Au bout d’un long moment, le jeune infirmier revient nous voir et nous explique qu’il va s’entretenir seul avec toi et que s’il l’estime nécessaire me questionnera également. Il a l’air toujours aussi doux et gentil, ce qui me rassure unpeu.

Je te vois partir, t’installer avec lui à une petite table à l’écart. Julia et moi échangeons un long regard. Nous sommes inquiètes toutes les deux. Vas-tu réussir à exprimer ta douleur, à dire pourquoi nous sommes là, à leur raconter ce que tu m’as dit vendredi soir ? Je suis angoissée, je voudrais tant être une petite mouche et suivre votre conversation, pouvoir m’exprimer moi aussi. Mais je dois respecter ton espace privé. Tu as 20 ans après tout et tu es majeur. Je dois te faire confiance. Nous sommes là pour t’accompagner, te soutenir, mais nous devons aussi parfois te laisser nager dans le grand bain sans bouée. Tu ne couleras pas et si tu bois la tasse, nous ne serons pas bien loin pour te rattraper.

Je sens que l’équipe du service a l’air très bien, ils sont tous plutôt jeunes et attentionnés.

À la fin de l’entretien, tu reviens t’asseoir avec nous.
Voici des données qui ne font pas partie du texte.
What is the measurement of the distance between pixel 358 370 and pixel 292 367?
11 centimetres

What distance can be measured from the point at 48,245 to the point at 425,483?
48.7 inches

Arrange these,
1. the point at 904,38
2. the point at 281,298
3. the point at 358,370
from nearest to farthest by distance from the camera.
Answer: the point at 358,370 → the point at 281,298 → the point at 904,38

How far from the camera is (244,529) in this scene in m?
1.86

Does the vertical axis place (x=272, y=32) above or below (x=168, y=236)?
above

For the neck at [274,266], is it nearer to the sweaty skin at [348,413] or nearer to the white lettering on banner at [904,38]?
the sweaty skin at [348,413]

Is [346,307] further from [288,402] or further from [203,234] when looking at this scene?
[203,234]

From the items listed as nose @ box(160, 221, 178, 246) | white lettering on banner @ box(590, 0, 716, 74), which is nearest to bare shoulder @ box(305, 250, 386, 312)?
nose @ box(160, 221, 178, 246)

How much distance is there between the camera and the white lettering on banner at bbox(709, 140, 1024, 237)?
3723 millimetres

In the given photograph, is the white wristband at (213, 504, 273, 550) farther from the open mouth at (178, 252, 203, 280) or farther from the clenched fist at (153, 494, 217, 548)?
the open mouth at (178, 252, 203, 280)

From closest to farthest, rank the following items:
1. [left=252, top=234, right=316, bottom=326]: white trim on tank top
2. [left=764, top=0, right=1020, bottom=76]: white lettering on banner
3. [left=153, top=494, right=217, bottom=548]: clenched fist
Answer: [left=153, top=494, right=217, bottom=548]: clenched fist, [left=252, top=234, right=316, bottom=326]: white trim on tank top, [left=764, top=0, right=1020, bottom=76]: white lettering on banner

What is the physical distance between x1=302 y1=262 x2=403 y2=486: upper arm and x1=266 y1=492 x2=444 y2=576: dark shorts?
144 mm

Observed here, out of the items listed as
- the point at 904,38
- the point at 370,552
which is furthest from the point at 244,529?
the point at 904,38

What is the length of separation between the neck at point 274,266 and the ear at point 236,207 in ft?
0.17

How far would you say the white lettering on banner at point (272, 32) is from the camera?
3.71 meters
L’infirmier me dit qu’il n’a pas besoin de me parler et que le médecin te recevra plus tard. Je n’ai pas la moindre idée du contenu de votre échange, mais je ne te demande rien, ce moment t’appartient.

L’infirmier nous prévient, il y a beaucoup d’attente…

Il ne savait pas si bien dire… Nous avons attendu sept heures… Sept longues et interminables heures sur nos petites chaises en métal très inconfortables à regarder les autres patients se lever et se rasseoir, à observer le ballet du personnel médical dans leurs tenues violettes, certains affublés d’une blouse blanche. Nous suivons les allées et venues de quelques patients hospitalisés, en tenues bleues, pieds nus, errant sans but, le regard perdu dans un autre monde. Quel drôle d’endroit… À la fois effrayant et fascinant.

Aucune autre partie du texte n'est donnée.